K E I R R A D N E D G E r e p o r t s f r o m B R A Z I L
RIO DE JANEIRO: Brazil’s Sports Minister has insisted that World Cup spending is a mere drop in the ocean compared with national spending on social welfare.
Aldo Rebelo, the government’s liaison leader with world federation FIFA, took advantage of a media briefing to speak over the heads of the assembled press and to the hundreds of thousands of protesters who have taken to the streets in the past two weeks.
The country’s largest demonstrations for more than two decades have focused on a popular sense of imbalance between expenditure on the World Cup project (including the current Confederations Cup) and what is not spent on health, education, crime and transport.
However Rebelo responded by insisting that construction work had been within the national plan as essential for the development of the country over the next decade regardless of the hosting of the Confederations Cup, the 2014 World Cup and the 2016 Olympic Games in Rio de Janeiro.
Such developments would improve the prospects for tourism and trade – and hence jobs and wealth creation – not only in the 12 host cities but in the surrounding regions.
Rebelo also explained that the stadia had been built or rebuilt with private funds or with repayable loans from the government’s national development bank.
He said: “Of course there is an ongoing debate on the investment or expenses for the Cup but the federal government has no budget for the stadia.
“What we did was provide loans of up to R400m [£135m] and some of the contractors hired by the operators of the stadia accepted them. Some did not need them as was the case with the Federal Capital of Brasilia which did not want to take a loan from the development bank.”

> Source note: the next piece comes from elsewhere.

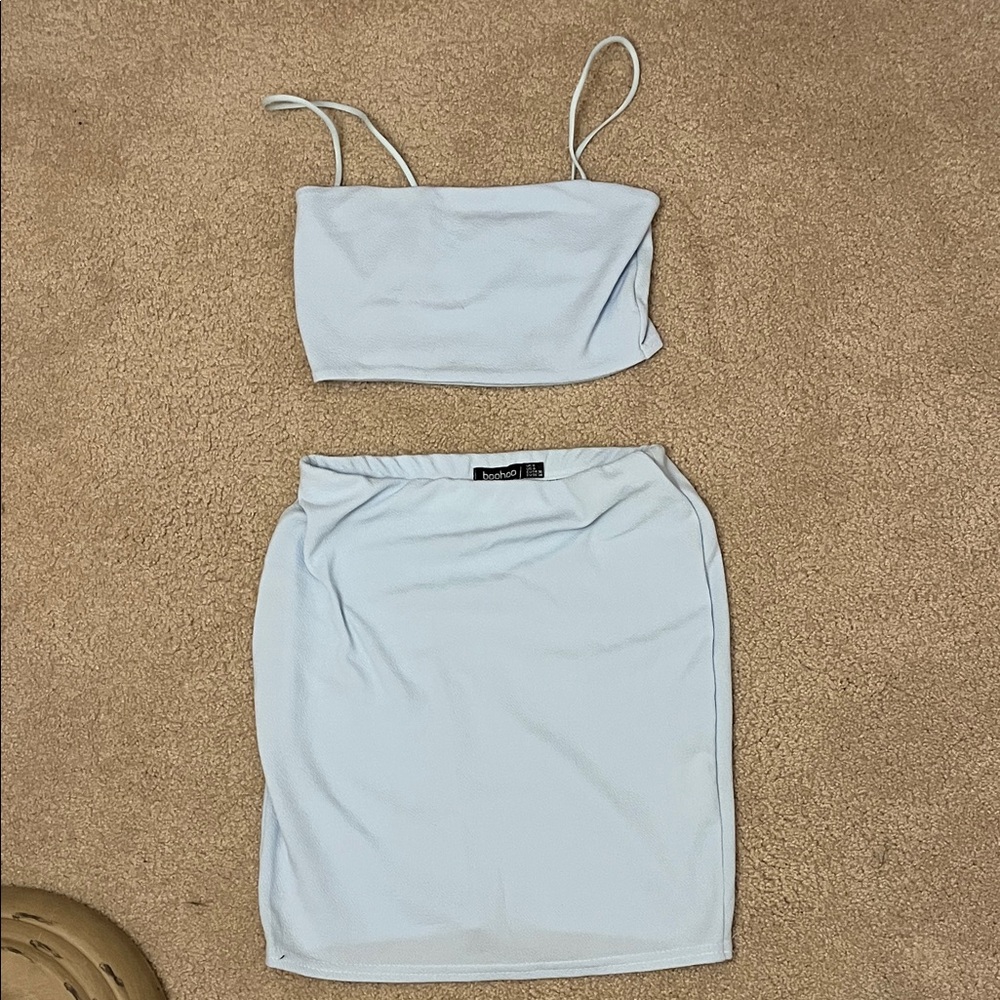 Boohoo Light Blue Skirt Set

He estimated that ‘only’ 50pc of the loan fund set aside by the development bank for stadia had been drawn down.
Rebelo then turned to the controversy surrounding comparisons of Cup costs and social welfare expenditure.
He said: “I must emphasise that the budget for health and education is R177bn [£59bn] for this year alone and that the budget for the Sports Ministry represents one per cent of that value – including expenditure for the World Cup and for the Olympic Games in Rio de Janeiro in 2016.”

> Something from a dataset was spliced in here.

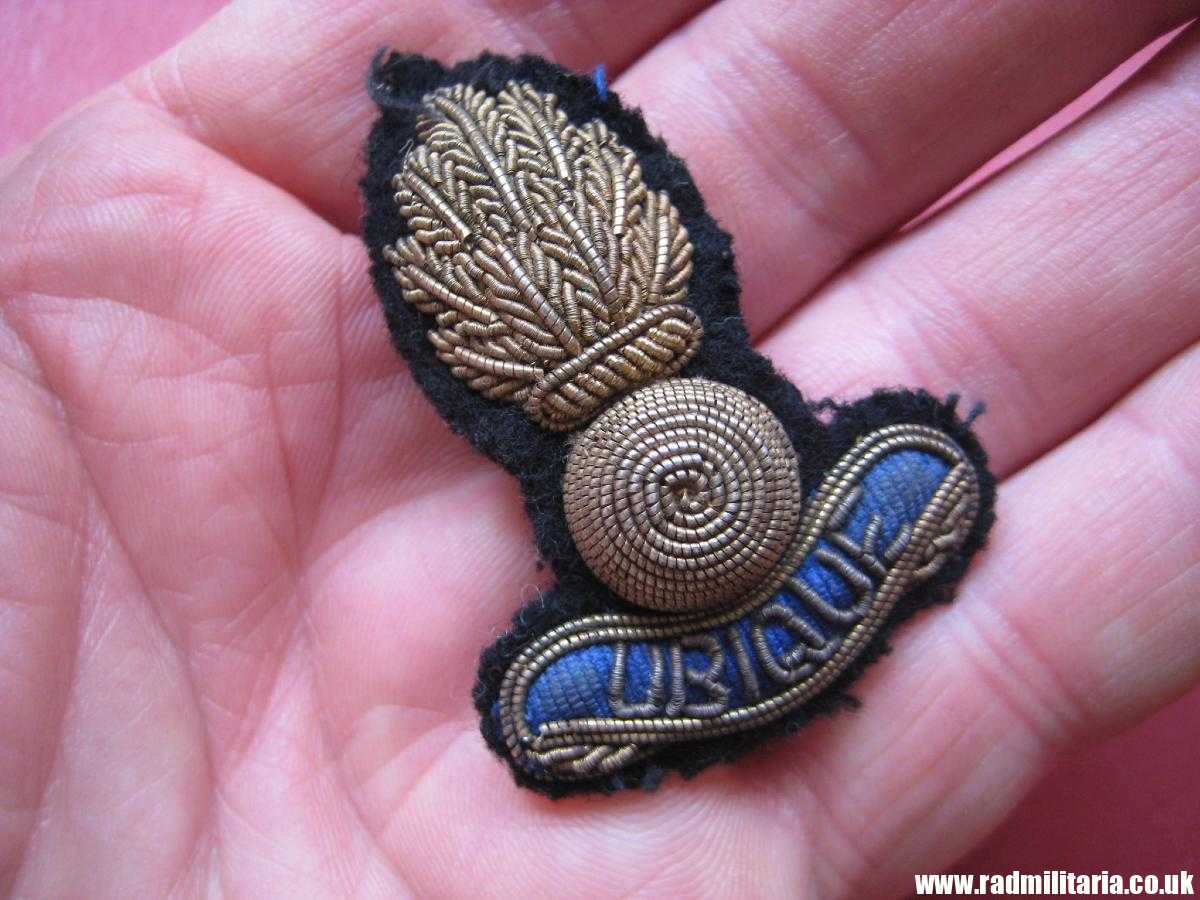 & WW2 British CAP BADGE Royal Engineers Corps FIELD SERVICE bullion wire officer's cap badge - genuine!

To underline the point, Rebelo added: “Between 2007 and 2013 alone the federal government budget for health and education was R447bn [£150bn]. Therefore the budget assigned to health and education was not used for the World Cup nor was it used to build the stadia.
“The stadia were built using resources from private owners of the stadia or were loans provided by the federal government or government of the states because in some cases the states are owners of the stadia.”
Indeed, he argued that a focus on better health care would result from the upcoming sports events. This would evolve from improved co-operation between the health and sports ministries as well as with other organizations such as the Brazilian heart foundation.
Rebelo also claimed that 24,500 jobs had been created by stadia development projects which had been supported with literacy education and building skills programmes.
Later Rebelo concluded his own ‘performance’ with a wider appeal to the Brazilian people’s pride in their own sporting legacy. He admitted: “There is a lot of inequality in the country,” but pointed out that football had provided a window to a better life for many young “poor young men.”
Brazilian football had also helped lead the fight against racism and discrimination within its own society.
Rebelo even suggested negative reaction to the hosting owed much to the over-exaggerated hopes placed in it.
He said: “We want to preserve football’s true spirit because it offers hope to build an ideal society where rules are there for all and each person relies on both their own talent but also the talent of the team.
“That is why football still represents this fantasy and hope, not only in Brazil but all over the world. That is why people have such high expectations of this World Cup.”